Approach Throughput Real POSIX Checksums Data Goes To
CLI tools (gcloud storage, gsutil) ~660 MB/s No No Disk files
FUSE mounts (gcsfuse, s3fs, goofys) ~100–200 MB/s Partial No FUSE mount
DIY parallel Range GETs — 176 workers, ramdisk (beginswithdata) 9 GB/s No No /dev/null
ZFS on object storage (MayaNAS) 13.1 GB/s Yes Yes Real filesystem

Ideal Use Cases

Perfect Fit

  • AI/ML Training: 500 GB ImageNet dataset streamed at 13 GB/s = 38 seconds per epoch. Keep $100K of GPUs fully utilized.
  • Media Production: 4K/8K video editing, rendering farms — stream 120+ concurrent 4K streams from object storage
  • Scientific Computing: Genome sequencing, climate models, simulation data — 1 TB in 77 seconds
  • Big Data Analytics: Parquet file reads, data lake processing at wire speed

Not Ideal For

  • Random I/O workloads: Databases with small random reads (use MayaScale instead)
  • Ultra-low latency: Sub-millisecond requirements (object storage adds latency)

Closing Thought

When Amazon launched S3 in March 2006 — the very first AWS service — object storage was meant to be the primary storage tier of the cloud. Cheap, durable, infinitely scalable.

Twenty years later, it's largely relegated to backups and data lakes. Active workloads run on block storage and managed filesystems at 10–50× the cost — because applications need POSIX, and nobody built a proper bridge. FUSE was the wrong shovel for the goldmine.

ZFS is the right one.

What's Next

This post covers single-node local filesystem performance. In Part 2, we add NFS to the picture.

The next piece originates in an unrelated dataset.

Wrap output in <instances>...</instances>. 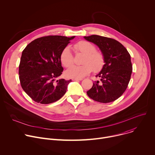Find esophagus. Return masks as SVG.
<instances>
[{"label": "esophagus", "instance_id": "obj_1", "mask_svg": "<svg viewBox=\"0 0 155 155\" xmlns=\"http://www.w3.org/2000/svg\"><path fill=\"white\" fill-rule=\"evenodd\" d=\"M83 79L82 78H75V79H73L74 81H81Z\"/></svg>", "mask_w": 155, "mask_h": 155}]
</instances>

MayaNAS supports Active-Active deployment — two nodes, each serving its own NFS share from the same object storage backend. At 10+ GB/s per node, a single client mounting both shares gets 20+ GB/s aggregate — from standard $0.02/GB object storage over NFS. That's managed Lustre territory, without Lustre pricing or complexity.

Getting Started

GCP Marketplace

One-click deployment from Google Cloud Marketplace with pre-configured performance tiers. Automated setup of compute instances, GCS buckets, and networking.

Deploy on GCP Marketplace
Open Source Terraform

Deploy using our open-source Terraform modules. Full control over configuration with automated testing framework included.

View on GitHub

Need help? Contact us for architecture design, deployment, and performance optimization.

Conclusion

13 GB/s cold read, 10.7 GB/s sustained for 5 minutes — from standard GCS object storage at $0.02/GB. No premium tiers. No NVMe caching layers. No FUSE.

ZFS striped across 12 GCS buckets, with prefetch tuning that unlocks 3× the naive per-bucket throughput ceiling. Google Cloud Monitoring independently confirms every byte came from GCS.

All numbers independently verifiable. GCP c4-highcpu-144, us-central1, 12 GCS Standard buckets, OpenZFS with object storage backend. February 2026.